### EXTRACT PROVIDED
== == ==
15 Key Milestones Compiled From Kinescopes, Videotape, And NASA
Telemetry
NASA has released newly
restored video from the July 20, 1969, live television broadcast of
the Apollo 11 moonwalk. The release commemorates the 40th
anniversary of the first mission to land astronauts on the
moon.
The initial video release, part of a larger Apollo 11 moonwalk
restoration project, features 15 key moments from the historic
lunar excursion of Neil Armstrong and Buzz Aldrin.
A team of Apollo-era engineers who helped produce the 1969 live
broadcast of the moonwalk acquired the best of the broadcast-format
video from a variety of sources for the restoration effort. These
included a copy of a tape recorded at NASA's Sydney, Australia,
video switching center, where down-linked television from Parkes
and Honeysuckle Creek was received for transmission to the U.S.;
original broadcast tapes from the CBS News Archive recorded via
direct microwave and landline feeds from NASA's Johnson Space
Center in Houston; and kinescopes found in film vaults at Johnson
that had not been viewed for 36 years.
"The restoration is ongoing and may produce even better video,"
said Richard Nafzger, an engineer at NASA's Goddard Space Flight
Center in Greenbelt, Md., who oversaw television processing at the
ground tracking sites during Apollo 11. "The restoration project is
scheduled to be completed in September and will provide the public,
future historians, and the National Archives with the highest
quality video of this historic event."
== == ==
### SET OF TASKS
**1)** Translate this sentence from the Apollo 11 video restoration article into Spanish: "The release commemorates the 40th anniversary of the first mission to land astronauts on the moon."
**2)** Write the next part of the article on restoring the Apollo 11 moonwalk video, picking up after its final sentence.

### STORED DATA
== == ==
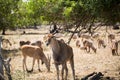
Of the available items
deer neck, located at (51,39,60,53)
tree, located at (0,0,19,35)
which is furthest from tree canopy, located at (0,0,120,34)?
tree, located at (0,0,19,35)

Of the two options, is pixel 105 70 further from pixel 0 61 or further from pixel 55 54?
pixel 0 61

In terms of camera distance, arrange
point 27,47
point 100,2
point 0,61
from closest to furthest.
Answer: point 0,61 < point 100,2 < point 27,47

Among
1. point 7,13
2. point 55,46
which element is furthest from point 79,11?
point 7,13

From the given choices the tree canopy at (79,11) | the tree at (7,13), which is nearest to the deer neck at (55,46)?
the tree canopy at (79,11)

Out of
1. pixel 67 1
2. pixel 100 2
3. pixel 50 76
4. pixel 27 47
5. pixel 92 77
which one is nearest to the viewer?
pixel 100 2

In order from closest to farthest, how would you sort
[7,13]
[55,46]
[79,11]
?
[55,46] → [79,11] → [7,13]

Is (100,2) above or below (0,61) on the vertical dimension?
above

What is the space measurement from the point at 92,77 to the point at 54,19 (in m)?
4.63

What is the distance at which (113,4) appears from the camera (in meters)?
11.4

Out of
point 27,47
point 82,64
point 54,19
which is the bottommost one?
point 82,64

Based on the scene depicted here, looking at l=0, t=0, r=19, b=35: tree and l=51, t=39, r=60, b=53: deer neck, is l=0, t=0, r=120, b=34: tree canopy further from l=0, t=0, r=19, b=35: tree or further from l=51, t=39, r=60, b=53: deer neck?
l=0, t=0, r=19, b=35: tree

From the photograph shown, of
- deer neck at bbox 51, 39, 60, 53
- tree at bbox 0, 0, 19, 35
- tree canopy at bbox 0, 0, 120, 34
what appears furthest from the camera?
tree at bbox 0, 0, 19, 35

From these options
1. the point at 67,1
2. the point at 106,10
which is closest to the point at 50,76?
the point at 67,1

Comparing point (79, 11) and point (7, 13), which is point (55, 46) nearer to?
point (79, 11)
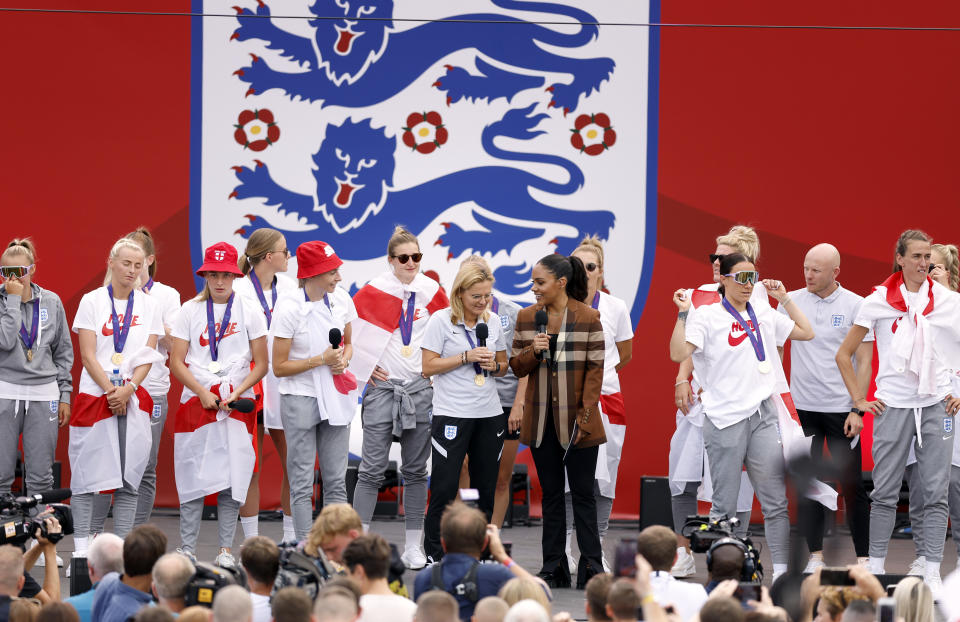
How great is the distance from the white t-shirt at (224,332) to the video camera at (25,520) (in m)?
== == ==
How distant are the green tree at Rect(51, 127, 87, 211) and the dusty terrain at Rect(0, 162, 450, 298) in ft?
== == ==
### RESPONSES
**1)** La publicación conmemora el 40.º aniversario de la primera misión que llevó astronautas a posarse en la Luna.

**2)**
File Photo
NASA contracted with Lowry Digital of Burbank, Calif., which
specializes in restoring aging Hollywood films and video, to take
the highest quality video available from these recordings, select
the best for digitization, and significantly enhance the video
using the company's proprietary software technology and other
restoration techniques.
Under the initial effort, Lowry restored 15 scenes representing
the most significant moments of the three and a half hours that
Armstrong and Aldrin spent on the lunar surface. NASA released the
video Thursday at a news conference at the Newseum in
Washington.
On July 20, 1969, as Armstrong made the short step off the
ladder of the Lunar Excursion Module onto the powdery lunar
surface, a global community of hundreds of millions of people
witnessed one of humankind's most remarkable achievements live on
television.
The black and white images of Armstrong and Aldrin bounding
around the moon were provided by a single small video camera aboard
the lunar module. The camera used a non-standard scan format that
commercial television could not broadcast.
NASA used a scan converter to optically and electronically adapt
these images to a standard U.S. broadcast TV signal. The tracking
stations converted the signals and transmitted them using microwave
links, Intelsat communications satellites, and AT&T analog
landlines to Mission Control in Houston. By the time the images
appeared on international television, they were substantially
degraded.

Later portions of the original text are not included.